Although we had a workaround and a final solution, I was still not completely satisfied. I wondered which Kubernetes component was actually dropping the DNS server’s answers and sending the ICMP messages and soon realized that I had no idea how the networking in Kubernetes actually works. Luckily I found an excellent guide on the internet. Through this guide I learned that Kubernetes uses standard network components of the Linux kernel like physical interfaces, virtual Ethernet devices (e. g. the ENIs mentioned above) and bridges. So it seemed to me that the kernel itself had to be responsible for the things we had observed.
Then I thought it would be really cool to actually be able to see the path an IP packet, in this case the DNS server’s answer, takes through the Linux kernel, from the network interface it arrives at to the process that, well, processes it. And lo and behold, after some googling I found that a tool exists to do that: pwru
, which stands for Packet, where are you?. What it does is it uses eBPF to instrument the kernel’s network stack and traces the way a certain packet (matching criteria like IP address, source / destination port and so on) takes through the kernel. The output you get is a list of kernel functions that were called when this packet was processed. Of course, to really make sense of the output, you should be at least somewhat familiar with the internals of the kernel’s network stack. I am certainly not, but I thought that maybe the names of the kernel functions would give a hint anyway, so I decided to give the tool a spin and try to analyze our problem with it.
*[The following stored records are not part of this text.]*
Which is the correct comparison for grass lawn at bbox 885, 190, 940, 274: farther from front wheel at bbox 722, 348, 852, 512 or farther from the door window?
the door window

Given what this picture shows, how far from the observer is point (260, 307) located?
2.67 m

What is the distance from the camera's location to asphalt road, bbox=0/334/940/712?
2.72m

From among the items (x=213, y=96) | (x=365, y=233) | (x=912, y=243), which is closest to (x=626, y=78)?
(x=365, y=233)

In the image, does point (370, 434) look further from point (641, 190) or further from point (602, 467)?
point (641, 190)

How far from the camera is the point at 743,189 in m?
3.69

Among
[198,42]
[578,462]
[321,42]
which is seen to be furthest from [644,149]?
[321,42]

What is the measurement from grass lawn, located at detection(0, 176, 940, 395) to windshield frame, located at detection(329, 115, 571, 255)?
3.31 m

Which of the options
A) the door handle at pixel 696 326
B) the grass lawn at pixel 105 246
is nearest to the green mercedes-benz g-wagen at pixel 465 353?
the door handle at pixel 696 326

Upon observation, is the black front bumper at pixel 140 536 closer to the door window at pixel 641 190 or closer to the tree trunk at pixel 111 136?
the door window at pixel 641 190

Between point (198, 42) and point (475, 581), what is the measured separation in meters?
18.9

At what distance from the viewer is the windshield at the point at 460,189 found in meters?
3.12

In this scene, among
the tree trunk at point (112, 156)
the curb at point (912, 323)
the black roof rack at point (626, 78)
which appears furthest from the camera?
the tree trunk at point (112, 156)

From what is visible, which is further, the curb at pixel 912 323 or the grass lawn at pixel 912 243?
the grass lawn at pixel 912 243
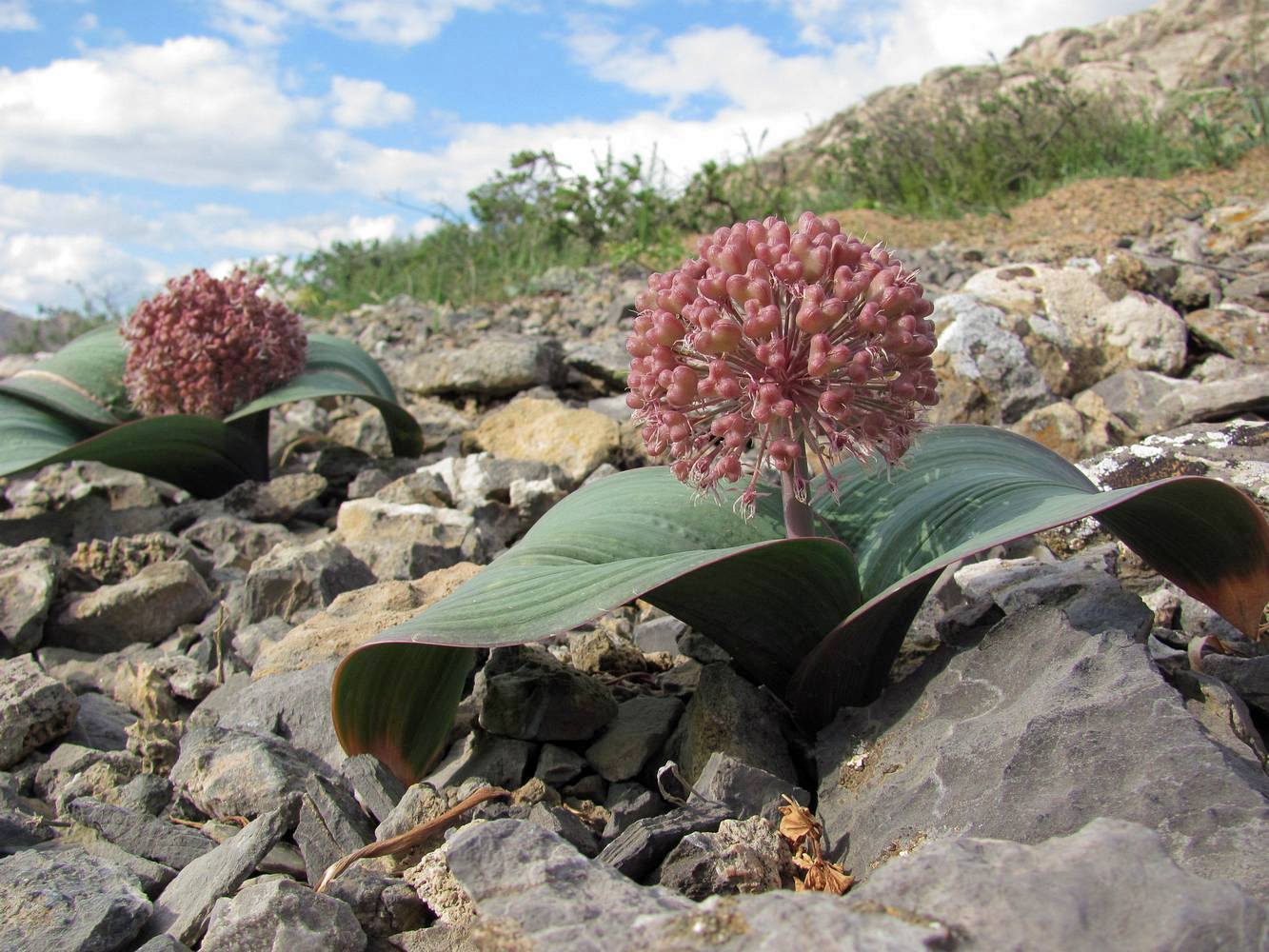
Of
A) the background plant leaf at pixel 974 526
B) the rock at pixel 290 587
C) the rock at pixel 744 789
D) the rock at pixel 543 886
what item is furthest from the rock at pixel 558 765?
the rock at pixel 290 587

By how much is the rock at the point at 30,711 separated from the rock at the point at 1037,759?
1.96 meters

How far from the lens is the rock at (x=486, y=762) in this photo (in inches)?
89.9

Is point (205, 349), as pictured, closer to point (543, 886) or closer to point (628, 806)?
point (628, 806)

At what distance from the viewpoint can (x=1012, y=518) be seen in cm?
208

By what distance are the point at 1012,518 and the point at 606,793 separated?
1.06 metres

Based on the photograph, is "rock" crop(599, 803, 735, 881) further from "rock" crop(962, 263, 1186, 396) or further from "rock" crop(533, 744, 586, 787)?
"rock" crop(962, 263, 1186, 396)

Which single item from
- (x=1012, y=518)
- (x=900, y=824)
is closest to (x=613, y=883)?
(x=900, y=824)

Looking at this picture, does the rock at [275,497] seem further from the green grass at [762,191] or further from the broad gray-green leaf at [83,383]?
the green grass at [762,191]

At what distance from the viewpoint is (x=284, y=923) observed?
1.61 metres

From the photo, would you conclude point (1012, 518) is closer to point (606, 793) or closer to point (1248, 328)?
point (606, 793)

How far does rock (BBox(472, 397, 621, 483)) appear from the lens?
4410 mm

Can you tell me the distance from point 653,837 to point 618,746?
555 mm

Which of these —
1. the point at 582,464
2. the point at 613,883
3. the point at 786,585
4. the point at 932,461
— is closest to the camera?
the point at 613,883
I ran it twice on the cluster node that hosted the pod / container which I ran the dig
command in and filtered out the packet that contained the DNS server’s answer. The first run was with an MTU size of 1500, so the packet was dropped. Then I increased the MTU size to 9001, which means that the packet made it back to dig
. The two listings below show the (edited) output of pwru
(the exact command was pwru --all-kmods --output-meta 'udp and src port 9053'
).
Listing 1. Output of pwru
(edited), MTU = 1500 octets in the cluster
...
ip_forward netns=4026531992 mark=0x0 ifindex=5 proto=8 mtu=1500 len=2379
__icmp_send netns=4026531992 mark=0x0 ifindex=5 proto=8 mtu=1500 len=2379
...
Listing 2. Output of pwru
(edited), MTU = 9001 octets in the cluster
...
ip_forward netns=4026531992 mark=0x0 ifindex=3 proto=8 mtu=9001 len=2379
...
ip_output netns=4026531992 mark=0x0 ifindex=3 proto=8 mtu=9001 len=2379
...
netif_rx netns=4026533409 mark=0x0 ifindex=3 proto=8 mtu=9001 len=2379
...
ip_rcv netns=4026533409 mark=0x0 ifindex=3 proto=8 mtu=9001 len=2379
...
udp_rcv netns=4026533409 mark=0x0 ifindex=3 proto=8 mtu=9001 len=2359
...
skb_consume_udp netns=0 mark=0x0 ifindex=0 proto=8 mtu=0 len=2351
In both cases the trace started with the same 22 kernel functions, of which I show only the last in the listings, ip_forward
. After this function the traces looked very different, so it seemed to me that it might be the one worth looking at in more detail. As I said before, I am by no means familiar with the network stack of Linux, but when I looked at the source code of this function I found that I could follow it quite easily nonetheless. In line 136 the size of the packet that is about to be forwarded is checked against the MTU of the route for this packet (the function ip_exceeds_mtu
). If the packet is larger than the MTU the exact same ICMP message that I saw in the network trace (Destination Unreachable (Fragmentation needed)) is sent (by the function icmp_send
) and the packet is dropped. So pwru
helped me locate the source of our problem down to a single line in the kernel code, which I think is really cool :-)
In the trace for the second case (MTU set to 9001 octets) ip_forward
was followed by a lot more functions, of which in the listing I only show a few that I thought indicate that the packet was actually delivered to dig
. But I didn’t investigate this case further, so I’m not going to go into any details here.